Extensions de cheveux, derrière le miroir

Pour mon anniversaire, j'ai été poussée bien malgré moi dans un tourbillon de wellness, de spas et de fashion sous tous les angles. Box, soins, week-ends, cours de yoga... tous mes amis s'y sont mis. A croire qu'ils se sont concertés pour une opération ciblée "chouchoutage". C'est toujours mieux qu'une collection de machines à pain ! Le cadeau le plus insolite fût un rendez-vous avec une spécialiste des extensions de cheveux.

N'étant pas du genre à me dégonfler, j'ai extensé. C'est plutôt réussi ! C'était une expérience insolite et agréable, qui va avoir des effets quelques quelques mois.

Surtout, cela a éveillé ma curiosité. La coiffeuse m'a dit que les cheveux sont 100% naturels, gracieusement (ou au pire "éthiquement") récupérés/achetés auprès des femmes Indiennes qui se marient. C'est la vie en rose ! Un modèle d'échange gagnant/gagnant. Elle n'en sait pas davantage.

  • c'est une coutume
  • de toute façon les cheveux étaient coupés et allaient à la poubelle
  • et en plus, leurs cheveux sont de très bonne qualité

Je veux en savoir plus !

En quelques heures de recherche, je vous dresse le tableau.

Tout d'abord, effectivement, l'Inde est le leader incontestable de l'exportation de cheveux naturels, suivi du Pérou, de la Russie. Le business est en pleine extension (pardon, en expansion), tiré par les stars, la demande occidentale...

Les spécialistes qui ont vécu il y a 30 ans le décollage des colorations, identifient le même phénomène qui émerge. Une croissance phénoménale est en cours.

Une prestation coûte de 400 à 1000 euros. C'est très rentable. Il n'y a qu'à comparer avec des coupes classiques à 50-100 euros. Culturellement, les extensions de cheveux sont à la mode, c'est un signe de richesse. C'est aussi un moyen de lutter contre le vieillissement, d'avoir les cheveux de ses 20 ans.

Enfin, techniquement, le cheveu synthétique arrive mais il y a encore trop d'inconvénients...

Passons maintenant de l'autre coté du miroir !

Et en creusant un peu, on découvre un modèle de plus d'exploitation.
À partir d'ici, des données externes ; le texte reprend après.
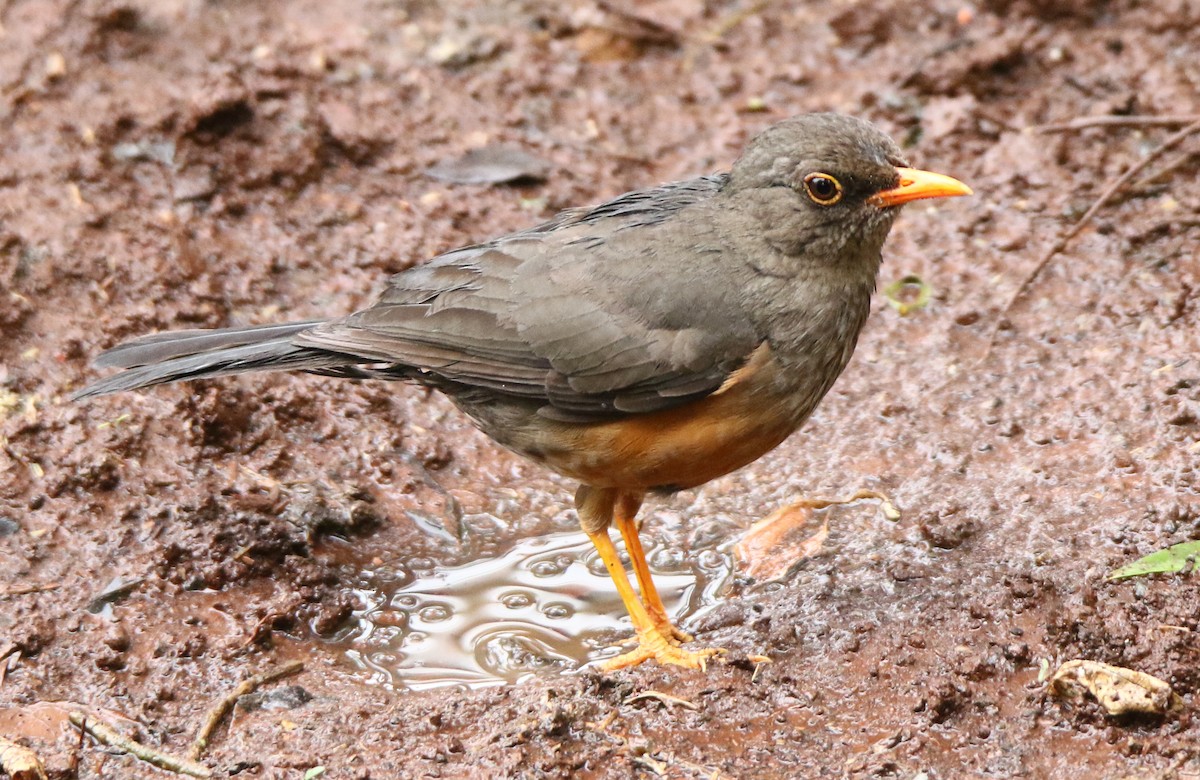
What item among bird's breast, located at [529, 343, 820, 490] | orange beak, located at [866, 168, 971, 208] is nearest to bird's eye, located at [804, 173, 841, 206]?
orange beak, located at [866, 168, 971, 208]

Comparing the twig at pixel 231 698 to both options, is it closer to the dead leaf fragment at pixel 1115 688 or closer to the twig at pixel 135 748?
the twig at pixel 135 748

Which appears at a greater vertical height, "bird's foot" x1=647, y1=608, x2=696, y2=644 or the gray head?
the gray head

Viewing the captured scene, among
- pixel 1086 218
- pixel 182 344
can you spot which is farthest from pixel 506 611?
pixel 1086 218

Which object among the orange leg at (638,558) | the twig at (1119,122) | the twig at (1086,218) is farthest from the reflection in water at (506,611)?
the twig at (1119,122)

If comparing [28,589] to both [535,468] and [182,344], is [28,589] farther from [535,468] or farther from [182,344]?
[535,468]

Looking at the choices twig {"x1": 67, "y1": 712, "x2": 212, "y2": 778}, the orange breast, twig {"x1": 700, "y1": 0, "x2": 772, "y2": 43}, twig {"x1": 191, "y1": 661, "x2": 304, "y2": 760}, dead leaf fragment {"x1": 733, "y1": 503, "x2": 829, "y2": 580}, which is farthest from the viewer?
twig {"x1": 700, "y1": 0, "x2": 772, "y2": 43}

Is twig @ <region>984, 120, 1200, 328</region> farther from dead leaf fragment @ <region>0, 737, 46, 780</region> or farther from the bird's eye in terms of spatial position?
dead leaf fragment @ <region>0, 737, 46, 780</region>

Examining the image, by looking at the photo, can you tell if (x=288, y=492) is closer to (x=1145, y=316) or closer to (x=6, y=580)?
(x=6, y=580)

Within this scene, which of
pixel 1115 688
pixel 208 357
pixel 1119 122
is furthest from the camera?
pixel 1119 122
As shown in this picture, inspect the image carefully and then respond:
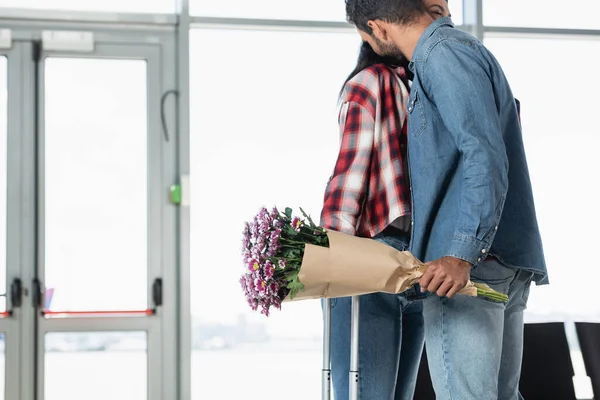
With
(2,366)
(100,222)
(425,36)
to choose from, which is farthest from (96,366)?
(425,36)

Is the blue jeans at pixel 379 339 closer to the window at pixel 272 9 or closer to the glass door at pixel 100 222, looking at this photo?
the glass door at pixel 100 222

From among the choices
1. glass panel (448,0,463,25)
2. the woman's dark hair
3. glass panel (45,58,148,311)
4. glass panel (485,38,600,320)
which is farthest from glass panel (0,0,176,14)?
the woman's dark hair

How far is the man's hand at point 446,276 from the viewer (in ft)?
4.86

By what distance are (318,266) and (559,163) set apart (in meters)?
3.38

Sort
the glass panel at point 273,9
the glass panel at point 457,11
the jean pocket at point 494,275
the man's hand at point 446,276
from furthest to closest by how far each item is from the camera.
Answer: the glass panel at point 457,11 → the glass panel at point 273,9 → the jean pocket at point 494,275 → the man's hand at point 446,276

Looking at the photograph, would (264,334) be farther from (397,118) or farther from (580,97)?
(397,118)

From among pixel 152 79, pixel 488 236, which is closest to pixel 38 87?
pixel 152 79

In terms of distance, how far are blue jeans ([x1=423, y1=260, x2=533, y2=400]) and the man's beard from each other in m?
0.49

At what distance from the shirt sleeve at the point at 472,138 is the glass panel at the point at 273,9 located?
2.89m

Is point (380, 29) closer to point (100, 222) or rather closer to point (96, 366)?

Un réseau d'acheteurs sillonne les villages des districts pauvres. L'offre est alléchante et les nombreuses personnes défavorisées se laissent tenter. Des cas d'abus ont été rapportés (femmes forcées, cheveux de prisonniers...).

Cependant, effectivement, en Inde des personnes vont dans des temples se faire raser, c'est culturel et religieux. L'entreprise Great Lengths s'approvisionnerait selon ce schéma.

Il m'est impossible de me faire une idée de la répartition de ces différentes pratiques. Je n'ai trouvé aucune information chiffrée.

Les cheveux sont ensuite traités, colorés et revendus.

Je tenais à rapporter ici cette petite investigation sans prétention journalistique. Je suis toujours stupéfaite de découvrir l'envers du décors. L'Occident est une bulle aseptisée, la norme est de ne pas chercher plus loin que ce que l'on dit. Encore une fois on découvre que tout n'est pas si rose qu'on nous le vend.

Enfin, je souhaite remercier les personnes du salon de coiffure spécialisé en extensions de cheveux à Nice qui m'ont relookée. Elles travaillent avec l'entreprise éthique (?) Great Lengths.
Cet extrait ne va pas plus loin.